Some members of British Midland Airways’, commonly known as BMI, defined benefit (DB) pension scheme could see cuts to their benefits after parent airline Lufthansa sells it to the International Airlines Group this week.
The trustees of the British Midland Airways’ pensions and life assurance scheme and Lufthansa have reached an agreement on future pension provision. The scheme will become part of the Pension Protection Fund (PPF), which will cover a level of pension payments.
In addition, the trustees and Lufthansa have agreed to make top-up payments to be provided by a separate section of the scheme, which will not be part of the PPF. Lufthansa will make a voluntary payment of £84 million, which will compensate the bulk of losses for most members of the scheme. These losses arise due to differences between the expected pension payments and those paid by the PPF.
Clive Grimley, chairman of the trustees of the British Midland Airways’ scheme, said: “Given the high pension deficit and the financial difficulties of BMI, the scheme had been at risk of joining the PPF without any top-up payment.

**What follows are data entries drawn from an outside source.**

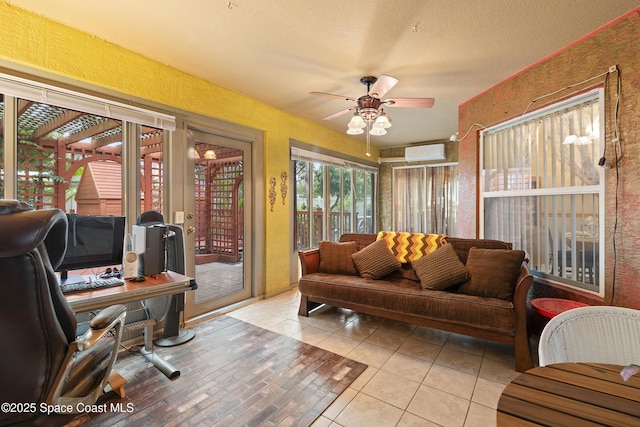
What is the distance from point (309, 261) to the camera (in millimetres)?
3410

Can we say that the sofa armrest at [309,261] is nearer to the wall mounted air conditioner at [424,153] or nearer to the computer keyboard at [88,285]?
the computer keyboard at [88,285]

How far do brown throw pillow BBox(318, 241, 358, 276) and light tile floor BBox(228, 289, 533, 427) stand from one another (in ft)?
1.66

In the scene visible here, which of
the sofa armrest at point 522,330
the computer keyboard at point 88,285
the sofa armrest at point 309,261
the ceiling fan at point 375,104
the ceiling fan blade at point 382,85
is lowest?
the sofa armrest at point 522,330

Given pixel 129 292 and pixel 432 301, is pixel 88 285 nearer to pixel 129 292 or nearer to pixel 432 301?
pixel 129 292

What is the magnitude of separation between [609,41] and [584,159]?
2.86ft

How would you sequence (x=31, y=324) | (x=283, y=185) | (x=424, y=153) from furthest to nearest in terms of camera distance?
(x=424, y=153) → (x=283, y=185) → (x=31, y=324)

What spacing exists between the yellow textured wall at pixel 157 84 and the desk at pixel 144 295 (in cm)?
164

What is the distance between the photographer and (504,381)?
2.07 m

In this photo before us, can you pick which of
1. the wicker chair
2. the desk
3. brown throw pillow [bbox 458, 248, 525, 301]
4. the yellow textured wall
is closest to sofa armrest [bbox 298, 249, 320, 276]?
the yellow textured wall

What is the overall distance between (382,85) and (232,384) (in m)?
2.62

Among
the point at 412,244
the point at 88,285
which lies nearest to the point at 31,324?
the point at 88,285

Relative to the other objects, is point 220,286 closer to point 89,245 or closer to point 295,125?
point 89,245

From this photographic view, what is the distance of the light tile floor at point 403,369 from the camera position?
1.74 meters

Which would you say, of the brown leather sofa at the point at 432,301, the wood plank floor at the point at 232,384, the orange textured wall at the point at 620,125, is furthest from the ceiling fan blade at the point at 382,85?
the wood plank floor at the point at 232,384
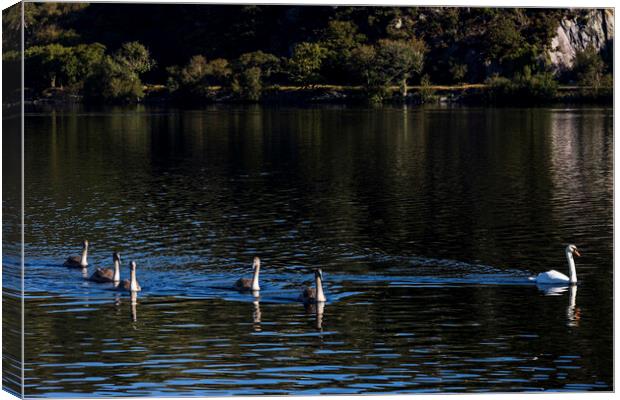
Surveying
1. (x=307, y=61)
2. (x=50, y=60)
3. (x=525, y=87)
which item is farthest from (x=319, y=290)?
(x=50, y=60)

“In these very difficult circumstances, we very much appreciate the voluntary payment of £84 million by Lufthansa, which will make a positive impact on the benefits for many of our members.”
Lufthansa has informed the trustees that the funds should be distributed according to individual members’ characteristics, taking into account levels of pension and length of pensionable service. Lufthansa will retain no further balance sheet liabilities for the scheme.